SOURCE MATERIAL
⟨
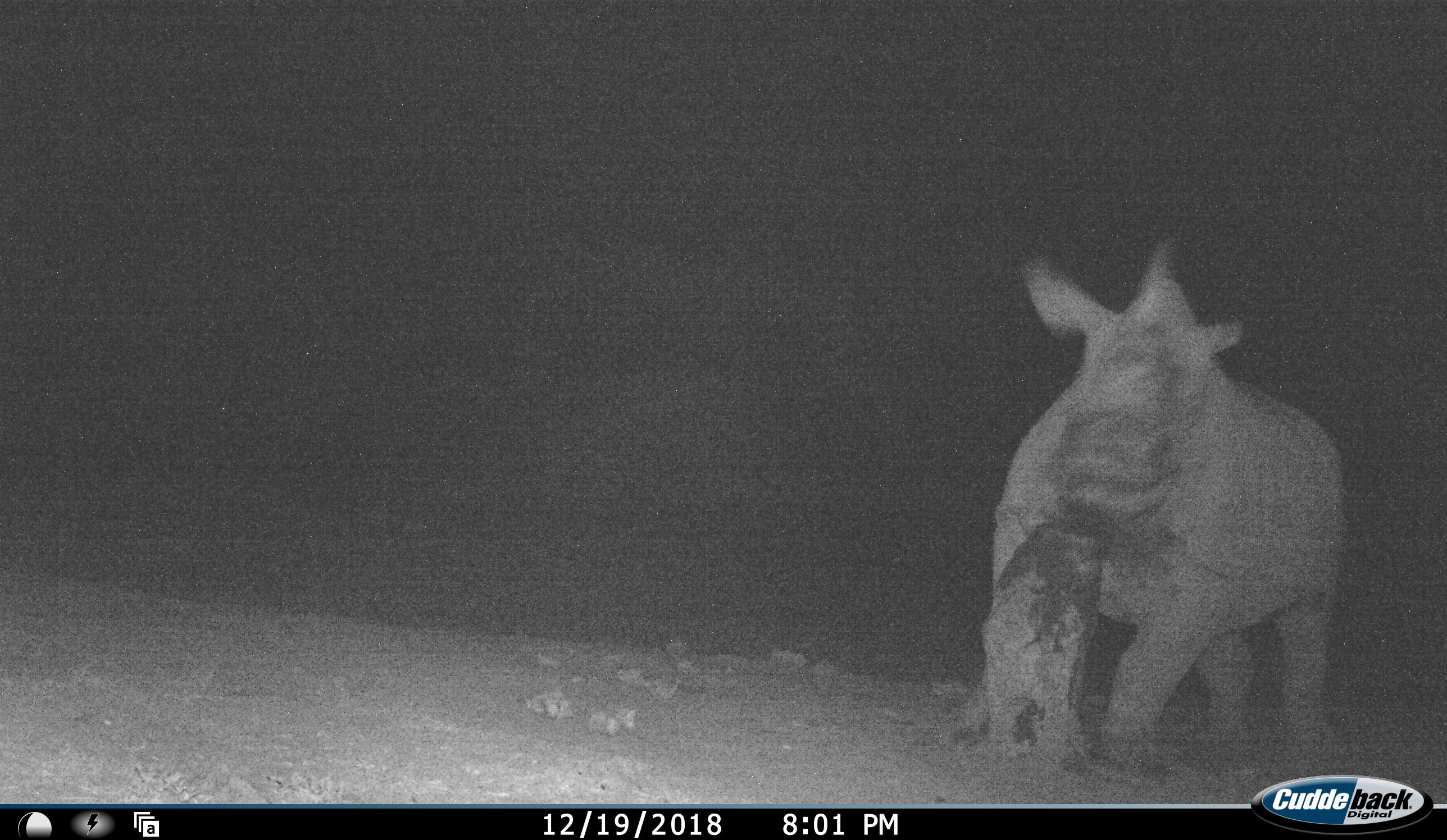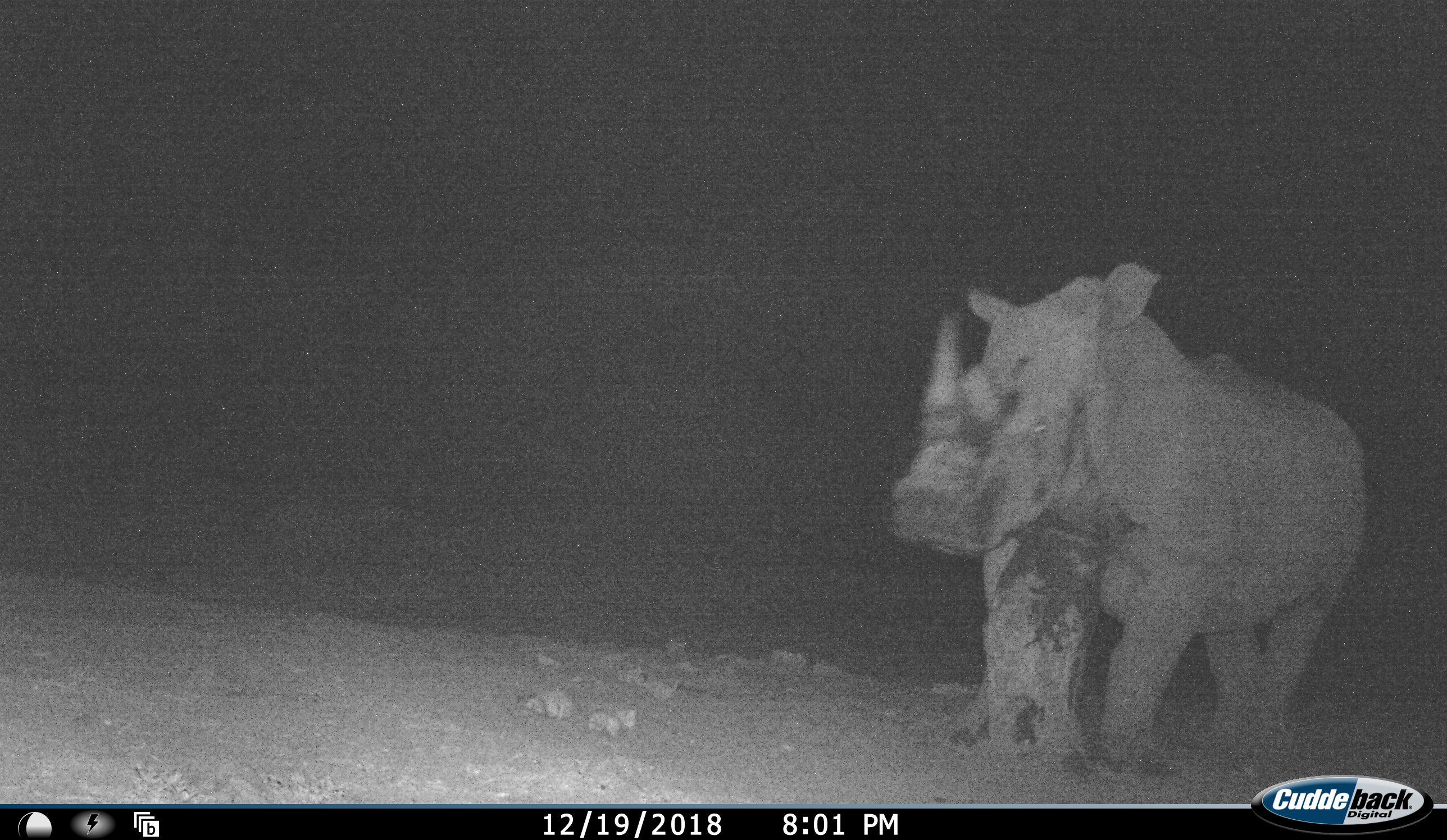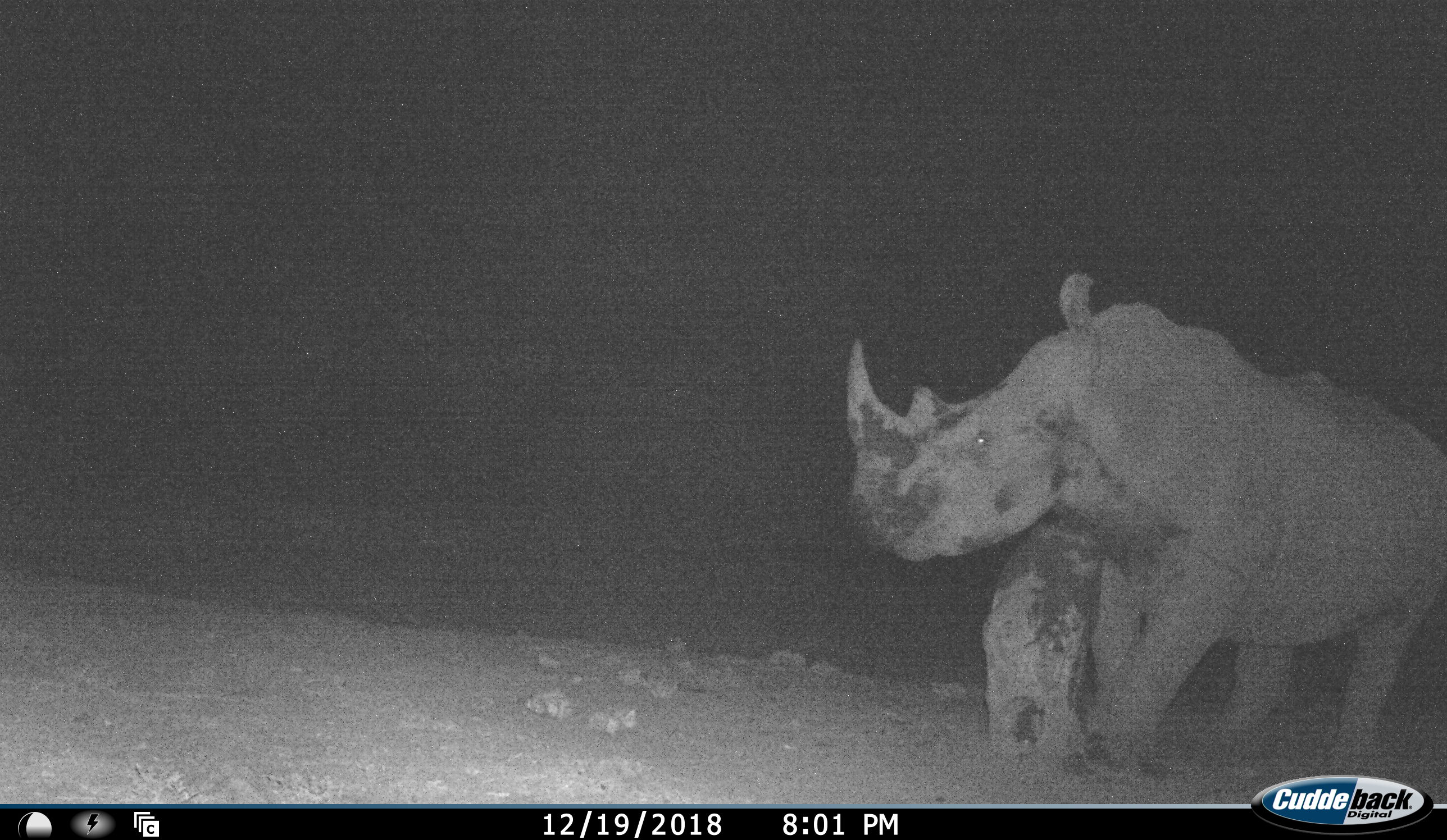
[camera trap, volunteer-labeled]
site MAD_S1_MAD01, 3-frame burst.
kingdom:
⟩
PROBLEM DESCRIPTION
Only the pictures are to be dropped; return everything else in the listing exactly.

WRITTEN REPLY
[camera trap, volunteer-labeled]
site MAD_S1_MAD01, 3-frame burst.
kingdom:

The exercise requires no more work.